Le seul athée de la famille
« Fais attention, Dieu te regarde » ; « C’est grâce à Dieu. » Ces phrases, je les entendais souvent quand j’étais plus jeune. À l’époque, elles ne me semblaient pas problématiques, bien au contraire : j’y croyais profondément. Mais aujourd’hui, mon regard a changé.
Comme beaucoup d’enfants ayant grandi dans une famille religieuse de tradition, ma foi en Dieu était totale et inébranlable. Par « famille religieuse de tradition », j’entends que mes parents sont musulmans davantage par habitude et transmission que par réelle conviction.

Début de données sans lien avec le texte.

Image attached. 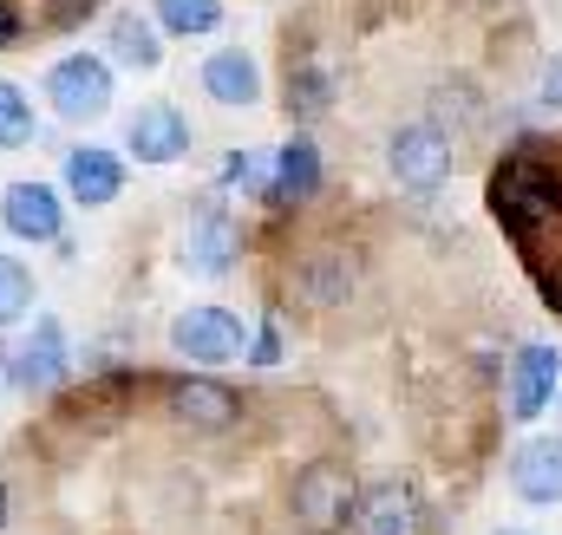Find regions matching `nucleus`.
I'll list each match as a JSON object with an SVG mask.
<instances>
[{
	"label": "nucleus",
	"instance_id": "obj_10",
	"mask_svg": "<svg viewBox=\"0 0 562 535\" xmlns=\"http://www.w3.org/2000/svg\"><path fill=\"white\" fill-rule=\"evenodd\" d=\"M170 411H177L190 431H229L236 411H243V399H236L223 379H183V386H170Z\"/></svg>",
	"mask_w": 562,
	"mask_h": 535
},
{
	"label": "nucleus",
	"instance_id": "obj_18",
	"mask_svg": "<svg viewBox=\"0 0 562 535\" xmlns=\"http://www.w3.org/2000/svg\"><path fill=\"white\" fill-rule=\"evenodd\" d=\"M327 105H334V79H327V66H314V59L294 66V72H288V112H294V118H314V112H327Z\"/></svg>",
	"mask_w": 562,
	"mask_h": 535
},
{
	"label": "nucleus",
	"instance_id": "obj_4",
	"mask_svg": "<svg viewBox=\"0 0 562 535\" xmlns=\"http://www.w3.org/2000/svg\"><path fill=\"white\" fill-rule=\"evenodd\" d=\"M243 320L229 314V307H190V314H177V327H170V346L177 353H190V360H203V366H223V360H243Z\"/></svg>",
	"mask_w": 562,
	"mask_h": 535
},
{
	"label": "nucleus",
	"instance_id": "obj_25",
	"mask_svg": "<svg viewBox=\"0 0 562 535\" xmlns=\"http://www.w3.org/2000/svg\"><path fill=\"white\" fill-rule=\"evenodd\" d=\"M13 39H20V7H13V0H0V53H7Z\"/></svg>",
	"mask_w": 562,
	"mask_h": 535
},
{
	"label": "nucleus",
	"instance_id": "obj_5",
	"mask_svg": "<svg viewBox=\"0 0 562 535\" xmlns=\"http://www.w3.org/2000/svg\"><path fill=\"white\" fill-rule=\"evenodd\" d=\"M393 177L406 183V190H438L445 177H451V137L438 132V125H406V132L393 137Z\"/></svg>",
	"mask_w": 562,
	"mask_h": 535
},
{
	"label": "nucleus",
	"instance_id": "obj_20",
	"mask_svg": "<svg viewBox=\"0 0 562 535\" xmlns=\"http://www.w3.org/2000/svg\"><path fill=\"white\" fill-rule=\"evenodd\" d=\"M26 137H33V105H26L20 86L0 79V150H20Z\"/></svg>",
	"mask_w": 562,
	"mask_h": 535
},
{
	"label": "nucleus",
	"instance_id": "obj_8",
	"mask_svg": "<svg viewBox=\"0 0 562 535\" xmlns=\"http://www.w3.org/2000/svg\"><path fill=\"white\" fill-rule=\"evenodd\" d=\"M510 490L524 503H562V437H530L510 457Z\"/></svg>",
	"mask_w": 562,
	"mask_h": 535
},
{
	"label": "nucleus",
	"instance_id": "obj_15",
	"mask_svg": "<svg viewBox=\"0 0 562 535\" xmlns=\"http://www.w3.org/2000/svg\"><path fill=\"white\" fill-rule=\"evenodd\" d=\"M203 92H210L216 105H256V99H262L256 59H249L243 46H223V53H210V59H203Z\"/></svg>",
	"mask_w": 562,
	"mask_h": 535
},
{
	"label": "nucleus",
	"instance_id": "obj_12",
	"mask_svg": "<svg viewBox=\"0 0 562 535\" xmlns=\"http://www.w3.org/2000/svg\"><path fill=\"white\" fill-rule=\"evenodd\" d=\"M66 190H72V203L99 209V203H112V196L125 190V163H119L112 150H92V144H79V150L66 157Z\"/></svg>",
	"mask_w": 562,
	"mask_h": 535
},
{
	"label": "nucleus",
	"instance_id": "obj_21",
	"mask_svg": "<svg viewBox=\"0 0 562 535\" xmlns=\"http://www.w3.org/2000/svg\"><path fill=\"white\" fill-rule=\"evenodd\" d=\"M26 307H33V274L13 262V255H0V327H13Z\"/></svg>",
	"mask_w": 562,
	"mask_h": 535
},
{
	"label": "nucleus",
	"instance_id": "obj_3",
	"mask_svg": "<svg viewBox=\"0 0 562 535\" xmlns=\"http://www.w3.org/2000/svg\"><path fill=\"white\" fill-rule=\"evenodd\" d=\"M46 99H53L59 118H79L86 125V118H99L112 105V66L92 59V53H72V59H59L46 72Z\"/></svg>",
	"mask_w": 562,
	"mask_h": 535
},
{
	"label": "nucleus",
	"instance_id": "obj_23",
	"mask_svg": "<svg viewBox=\"0 0 562 535\" xmlns=\"http://www.w3.org/2000/svg\"><path fill=\"white\" fill-rule=\"evenodd\" d=\"M86 13H92V0H46V20L53 26H79Z\"/></svg>",
	"mask_w": 562,
	"mask_h": 535
},
{
	"label": "nucleus",
	"instance_id": "obj_27",
	"mask_svg": "<svg viewBox=\"0 0 562 535\" xmlns=\"http://www.w3.org/2000/svg\"><path fill=\"white\" fill-rule=\"evenodd\" d=\"M497 535H524V530H497Z\"/></svg>",
	"mask_w": 562,
	"mask_h": 535
},
{
	"label": "nucleus",
	"instance_id": "obj_16",
	"mask_svg": "<svg viewBox=\"0 0 562 535\" xmlns=\"http://www.w3.org/2000/svg\"><path fill=\"white\" fill-rule=\"evenodd\" d=\"M314 190H321V150H314L307 137L281 144L276 150V177H269V196H276V203H307Z\"/></svg>",
	"mask_w": 562,
	"mask_h": 535
},
{
	"label": "nucleus",
	"instance_id": "obj_7",
	"mask_svg": "<svg viewBox=\"0 0 562 535\" xmlns=\"http://www.w3.org/2000/svg\"><path fill=\"white\" fill-rule=\"evenodd\" d=\"M125 150L138 163H177L190 150V125L177 105H138L132 112V132H125Z\"/></svg>",
	"mask_w": 562,
	"mask_h": 535
},
{
	"label": "nucleus",
	"instance_id": "obj_13",
	"mask_svg": "<svg viewBox=\"0 0 562 535\" xmlns=\"http://www.w3.org/2000/svg\"><path fill=\"white\" fill-rule=\"evenodd\" d=\"M0 223L20 236V242H53L59 236V196L46 183H13L7 203H0Z\"/></svg>",
	"mask_w": 562,
	"mask_h": 535
},
{
	"label": "nucleus",
	"instance_id": "obj_19",
	"mask_svg": "<svg viewBox=\"0 0 562 535\" xmlns=\"http://www.w3.org/2000/svg\"><path fill=\"white\" fill-rule=\"evenodd\" d=\"M157 26L164 33H216L223 26V0H157Z\"/></svg>",
	"mask_w": 562,
	"mask_h": 535
},
{
	"label": "nucleus",
	"instance_id": "obj_24",
	"mask_svg": "<svg viewBox=\"0 0 562 535\" xmlns=\"http://www.w3.org/2000/svg\"><path fill=\"white\" fill-rule=\"evenodd\" d=\"M543 105H550V112H562V59H550V66H543Z\"/></svg>",
	"mask_w": 562,
	"mask_h": 535
},
{
	"label": "nucleus",
	"instance_id": "obj_9",
	"mask_svg": "<svg viewBox=\"0 0 562 535\" xmlns=\"http://www.w3.org/2000/svg\"><path fill=\"white\" fill-rule=\"evenodd\" d=\"M13 379H20L26 392H53V386L66 379V327H59V320H40L33 340L13 346Z\"/></svg>",
	"mask_w": 562,
	"mask_h": 535
},
{
	"label": "nucleus",
	"instance_id": "obj_14",
	"mask_svg": "<svg viewBox=\"0 0 562 535\" xmlns=\"http://www.w3.org/2000/svg\"><path fill=\"white\" fill-rule=\"evenodd\" d=\"M183 262L196 268V274H223V268L236 262V223H229L216 203H203V209L190 216V236H183Z\"/></svg>",
	"mask_w": 562,
	"mask_h": 535
},
{
	"label": "nucleus",
	"instance_id": "obj_2",
	"mask_svg": "<svg viewBox=\"0 0 562 535\" xmlns=\"http://www.w3.org/2000/svg\"><path fill=\"white\" fill-rule=\"evenodd\" d=\"M491 209H497L504 229H517V236L543 229L562 209V170H550L543 157H510V163L491 177Z\"/></svg>",
	"mask_w": 562,
	"mask_h": 535
},
{
	"label": "nucleus",
	"instance_id": "obj_17",
	"mask_svg": "<svg viewBox=\"0 0 562 535\" xmlns=\"http://www.w3.org/2000/svg\"><path fill=\"white\" fill-rule=\"evenodd\" d=\"M112 53H119L125 66H144V72H150V66L164 59L157 26H150V20H138V13H119V20H112Z\"/></svg>",
	"mask_w": 562,
	"mask_h": 535
},
{
	"label": "nucleus",
	"instance_id": "obj_6",
	"mask_svg": "<svg viewBox=\"0 0 562 535\" xmlns=\"http://www.w3.org/2000/svg\"><path fill=\"white\" fill-rule=\"evenodd\" d=\"M353 530L360 535H425V510H419V497H413V483L386 477V483L360 490V503H353Z\"/></svg>",
	"mask_w": 562,
	"mask_h": 535
},
{
	"label": "nucleus",
	"instance_id": "obj_1",
	"mask_svg": "<svg viewBox=\"0 0 562 535\" xmlns=\"http://www.w3.org/2000/svg\"><path fill=\"white\" fill-rule=\"evenodd\" d=\"M353 503H360V483L340 457H314L288 483V516L301 535H340L353 523Z\"/></svg>",
	"mask_w": 562,
	"mask_h": 535
},
{
	"label": "nucleus",
	"instance_id": "obj_22",
	"mask_svg": "<svg viewBox=\"0 0 562 535\" xmlns=\"http://www.w3.org/2000/svg\"><path fill=\"white\" fill-rule=\"evenodd\" d=\"M269 177H276V157H256V150H236L223 163V183H236V190H269Z\"/></svg>",
	"mask_w": 562,
	"mask_h": 535
},
{
	"label": "nucleus",
	"instance_id": "obj_26",
	"mask_svg": "<svg viewBox=\"0 0 562 535\" xmlns=\"http://www.w3.org/2000/svg\"><path fill=\"white\" fill-rule=\"evenodd\" d=\"M0 530H7V483H0Z\"/></svg>",
	"mask_w": 562,
	"mask_h": 535
},
{
	"label": "nucleus",
	"instance_id": "obj_11",
	"mask_svg": "<svg viewBox=\"0 0 562 535\" xmlns=\"http://www.w3.org/2000/svg\"><path fill=\"white\" fill-rule=\"evenodd\" d=\"M557 373H562L557 346H524L517 366H510V411L517 418H537L543 405L557 399Z\"/></svg>",
	"mask_w": 562,
	"mask_h": 535
}]
</instances>
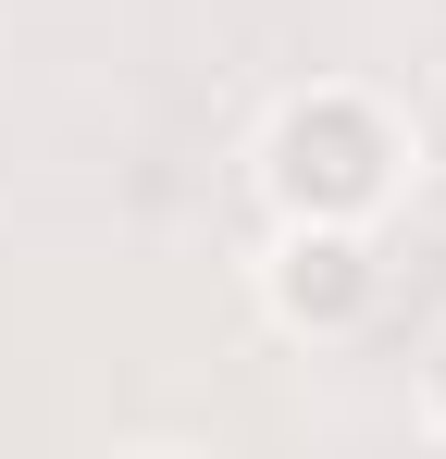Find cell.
I'll list each match as a JSON object with an SVG mask.
<instances>
[{
	"label": "cell",
	"instance_id": "6da1fadb",
	"mask_svg": "<svg viewBox=\"0 0 446 459\" xmlns=\"http://www.w3.org/2000/svg\"><path fill=\"white\" fill-rule=\"evenodd\" d=\"M397 161H409V137L372 112L360 87H310L261 137V186H273L286 224H372L397 199Z\"/></svg>",
	"mask_w": 446,
	"mask_h": 459
},
{
	"label": "cell",
	"instance_id": "7a4b0ae2",
	"mask_svg": "<svg viewBox=\"0 0 446 459\" xmlns=\"http://www.w3.org/2000/svg\"><path fill=\"white\" fill-rule=\"evenodd\" d=\"M261 299L286 335H360L372 299H384V261H372L360 224H286L273 261H261Z\"/></svg>",
	"mask_w": 446,
	"mask_h": 459
},
{
	"label": "cell",
	"instance_id": "3957f363",
	"mask_svg": "<svg viewBox=\"0 0 446 459\" xmlns=\"http://www.w3.org/2000/svg\"><path fill=\"white\" fill-rule=\"evenodd\" d=\"M422 422L446 435V335H434V360H422Z\"/></svg>",
	"mask_w": 446,
	"mask_h": 459
}]
</instances>
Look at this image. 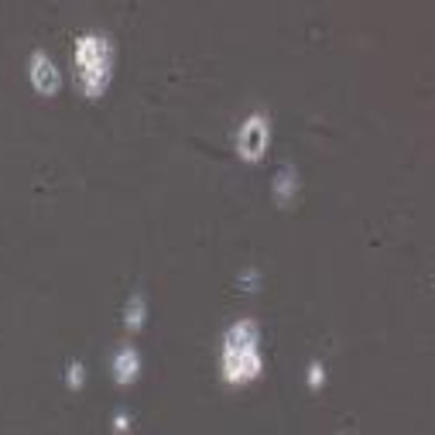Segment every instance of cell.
<instances>
[{
	"instance_id": "obj_1",
	"label": "cell",
	"mask_w": 435,
	"mask_h": 435,
	"mask_svg": "<svg viewBox=\"0 0 435 435\" xmlns=\"http://www.w3.org/2000/svg\"><path fill=\"white\" fill-rule=\"evenodd\" d=\"M260 367L258 356V333H254V322H237L226 343H223V374L230 380H243Z\"/></svg>"
},
{
	"instance_id": "obj_2",
	"label": "cell",
	"mask_w": 435,
	"mask_h": 435,
	"mask_svg": "<svg viewBox=\"0 0 435 435\" xmlns=\"http://www.w3.org/2000/svg\"><path fill=\"white\" fill-rule=\"evenodd\" d=\"M264 141H268V120L258 114V117H250L240 127V148L247 155H258L260 148H264Z\"/></svg>"
},
{
	"instance_id": "obj_3",
	"label": "cell",
	"mask_w": 435,
	"mask_h": 435,
	"mask_svg": "<svg viewBox=\"0 0 435 435\" xmlns=\"http://www.w3.org/2000/svg\"><path fill=\"white\" fill-rule=\"evenodd\" d=\"M138 367H141L138 353H134V350H127V346H123V350L114 356V370L120 374V380H131V377L138 374Z\"/></svg>"
},
{
	"instance_id": "obj_4",
	"label": "cell",
	"mask_w": 435,
	"mask_h": 435,
	"mask_svg": "<svg viewBox=\"0 0 435 435\" xmlns=\"http://www.w3.org/2000/svg\"><path fill=\"white\" fill-rule=\"evenodd\" d=\"M35 79L41 82V86H52V82H59V72H55V65H48V59L45 55H35Z\"/></svg>"
}]
</instances>
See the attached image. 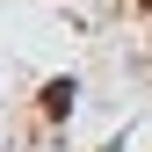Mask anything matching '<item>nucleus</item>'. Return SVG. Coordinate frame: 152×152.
Segmentation results:
<instances>
[{
	"label": "nucleus",
	"instance_id": "obj_1",
	"mask_svg": "<svg viewBox=\"0 0 152 152\" xmlns=\"http://www.w3.org/2000/svg\"><path fill=\"white\" fill-rule=\"evenodd\" d=\"M145 7H152V0H145Z\"/></svg>",
	"mask_w": 152,
	"mask_h": 152
}]
</instances>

Quand un enfant grandit dans ce cadre, il se doit d’y croire. À chaque proposition qui m’était faite, ma réponse était « Incha’Allah », et chacun de mes actes était guidé afin d’éviter de contrarier Dieu. À l’école, j’ai toujours été assez bon. Selon mes parents, c’était une bénédiction de Dieu, au détriment de mon travail personnel.
Alors je m’en remettais à sa grâce, du haut de mes 8 ans. Hors de question de ne pas le remercier. Je priais également. Une fois par jour, avec mon père. C’était l’occasion de passer un moment seul avec lui. Je me sentais spécial, surtout pendant le ramadan quand mon père me félicitait d’avoir tenu mon jeûne.
Premières remises en question
En arrivant au collège, le doute a commencé à s’installer autour de ma foi. Mes réflexions sur le Coran se sont intensifiées, mon sens critique s’est affiné et les questions laissées sans réponse concernant Dieu se sont accumulées.
Je me suis aussi rendu compte que ma famille était en contradiction avec la religion. Surtout mon père. Il est devenu vulgaire et ne priait plus. J’ai compris qu’il n’était plus, ou n’avait jamais été, l’homme que je pensais vertueux et sans défaut.
Quand je partageais ces réflexions avec ma mère, elle ne voulait pas en discuter. Elle a toujours préféré préserver le calme à la maison plutôt que d’affronter les conflits. Après plusieurs longues conversations, je lui ai avoué que je n’étais plus croyant. Elle ne m’en a pas voulu et a fait preuve d’une grande compréhension. Elle m’a simplement dit : « Tu peux faire ce que tu veux, tant que ça ne fait de mal à personne. »
Malgré ses réconforts, je ressentais un profond sentiment amer. Voir des gens de mon entourage se conforter dans le déni et l’ignorance me devenait insupportable.
« Plus honnête avec moi-même »
Aujourd’hui, mon rapport à la religion est assez paradoxal. Bien que je ressente un certain dégoût pour la dévotion, la majorité de mes amis sont croyants. J’ai de la chance qu’ils sachent faire la part des choses vis-à-vis de ma position.
À la maison, je continue de faire le ramadan, par respect pour ma famille. Ce serait prétentieux de ma part de leur imposer ma vision des choses, tout comme ils l’ont fait avec moi lorsque j’étais plus jeune. Après tout, leur manière de vivre leur foi, c’est entre eux et Dieu, et je ne compte pas m’immiscer dans l’équation.
Depuis que je me suis éloigné de la religion, j’ai le sentiment d’être plus honnête avec moi-même et d’avoir repris ma vie en mains. Je ne m’interdis rien tant que ça ne fait pas de mal aux autres. Mes paroles et mes actes sont désormais sincères, dénués de toute volonté de plaire à une entité supérieure.